General strike: Legacy of Luxembourg's resistance to the Nazis

Photo: Lex Kleren

When the sirens sounded at the door of the former Ideal leather factory in Wiltz at 11am on Thursday, and mayor Fränk Arndt, Grand Duke Henri, Prime Minister Xavier Bettel and President of the Chamber Mars Di Bartolomeo lowered their heads, it seemed the whole of Luxembourg was bowing for the victims of the general strike of 31 August 1942. 

On that day, exactly 75 years ago, leather factory workers at Ideal refused to work. They were protesting against the conscription of young Luxembourgers into the Wehrmacht armed forces, announced by Gustav Simon – the "gauleiter", or leader of the regional branch of the Nazi party – the previous day.

The strike, which soon spread across the country and to the south of Luxembourg, was to become one of the most decisive events in the country's history.

A price paid

The strike was a crucial moment in the Grand-Duchy's history, and this unique form of resistance against the Nazis, in occupied Europe, soon became a symbol of Luxembourg's determination to be independent. 

But for many, the true significance of the strike – as prime minister Bettel expressed in Wiltz – is that it is likely to have prevented even more far-reaching forced recruitment of young Luxembourgers.

More picture galleries

The newly renovated strike monument commemorates the brave heroes of the past, particularly the 21 workers, including six Wiltzers, who paid with their lives for their resistance to the German occupiers.
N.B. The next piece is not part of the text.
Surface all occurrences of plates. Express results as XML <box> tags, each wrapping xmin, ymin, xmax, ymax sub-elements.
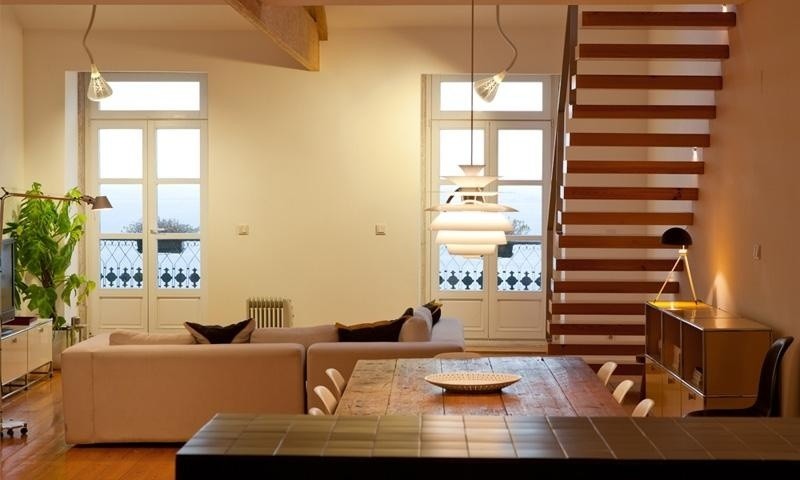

That was the price that had to be paid so Luxembourgers could still be free today. 

A sacred duty

Wiltz's mayor and Di Bartolemeo also spoke of the "sacred duty" of remembrance.

"The events of 31 August 1942 must have a place not only in the history books but also our hearts and minds so that, even today, we still feel compelled to resist when red lines are crossed," said Di Bartolomeo. 

After honorary mayor André Biver reviewed the events of 31 August 1942, and young Luxembourgers Lisa Spinelli, Jérôme Courtoy and Christian Graser read out the names of the 21 victims of the strike, Grand Duke Henri, together with the heads of the government and parliament, representatives of numerous patriotic associations, trade unions and businesses, laid flowers at the monument. 

The Grand Duke was then led by historians Georges Büchler and Emile Lutgen through the "75 Years Strike" exhibition, organised by the city of Wiltz and the National Resistance Museum in cooperation with the local philately association. 

The exhibition can be viewed at the Reenert primary school in Wiltz until Sunday.